Monday, September 17, 2007

WARNING: Pity Party Ahead

Ok, so I have been told that I need to update my blog a bit (thanks for missing me Becca!). Since I've been missed, I have decided to put a bit of effort into posting tonight.

And this is where I get stuck every time I start to blog...

And I'm stuck again.

Ok...let's see what I can say here.

Lately I have been just blah. I don't know what is up with that really. I think a lot of it has to do with stress at work which is causing me to work a little extra and the stress continues over to the rest of my life.

Or the blahs could be due to upcoming medical adventures we are pursuing soon.

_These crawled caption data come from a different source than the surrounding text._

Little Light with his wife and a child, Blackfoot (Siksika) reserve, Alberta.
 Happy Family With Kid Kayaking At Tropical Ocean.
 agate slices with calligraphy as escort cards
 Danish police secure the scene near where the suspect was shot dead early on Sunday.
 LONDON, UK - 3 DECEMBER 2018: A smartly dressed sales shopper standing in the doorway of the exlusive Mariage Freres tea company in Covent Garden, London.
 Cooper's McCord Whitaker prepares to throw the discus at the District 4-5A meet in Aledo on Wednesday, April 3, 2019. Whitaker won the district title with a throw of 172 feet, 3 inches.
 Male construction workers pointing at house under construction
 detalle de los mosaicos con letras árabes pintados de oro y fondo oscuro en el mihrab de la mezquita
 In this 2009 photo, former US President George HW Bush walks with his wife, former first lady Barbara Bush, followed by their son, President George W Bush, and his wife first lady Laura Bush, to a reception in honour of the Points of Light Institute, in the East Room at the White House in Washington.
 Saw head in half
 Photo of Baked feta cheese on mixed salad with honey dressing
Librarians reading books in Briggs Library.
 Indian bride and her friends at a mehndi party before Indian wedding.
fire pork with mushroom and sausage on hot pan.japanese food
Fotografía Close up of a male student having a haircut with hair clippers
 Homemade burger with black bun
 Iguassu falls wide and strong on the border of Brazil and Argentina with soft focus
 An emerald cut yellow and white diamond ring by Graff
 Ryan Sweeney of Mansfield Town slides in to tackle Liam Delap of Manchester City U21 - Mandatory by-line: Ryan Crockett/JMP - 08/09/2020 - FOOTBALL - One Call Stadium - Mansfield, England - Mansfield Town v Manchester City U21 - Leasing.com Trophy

My mother-in-law is having a surgery on Friday and Jake is scheduled for a minor surgery in October.

I guess it could also be mourning the passing of infancy and the beginning of big boy-hood (ok, I know that's not a word, but I like it!). I think part of that is that I wish we were venturing into big brother-hood, which is not currently happening and this is leading to even more mourning of the passing of Jake's baby days.

I also could just be feeding off the mood of hubs, as he is struggling with work and needing to move on to another job...but that perfect job just is not falling in to place right now.

So, there it is...the reason for my silence...I hate to bring you all down. I've never been good at sharing my sad feelings (yes, I have a degree in social work) because I hate to bring everyone down with me. Plus, I feel guilty for being down because I really have no reason to be. My family is healthy, we are employeed and living in a nice home, so I have nothing to be sad about.

*Sigh* Maybe tomorrow will be better!

3 comments:

Pam said...

Hang in there! Something good will happen soon! Whenever I feel down, I try to think of how much worse off things could be, and I count my blessings.

Qtpies7 said...

Aww, I'm sorry! We've all gone through those sad times. Its ok to go through them, even when things seem like you shouldnt' be sad.
Remember "this too shall pass" and you will be fine.
We struggled with not having a baby for a long time, and later when we looked back we could see God's plan in that, and we are glad, but at the time it was very frustrating and depressing. God always gives at the right time.

Jessica said...

I am sorry that you are having the "blahs!" But, don't apologize...we all have those days! As a matter of fact.. I have them often : )

Hang in there and I hope you feel better soon!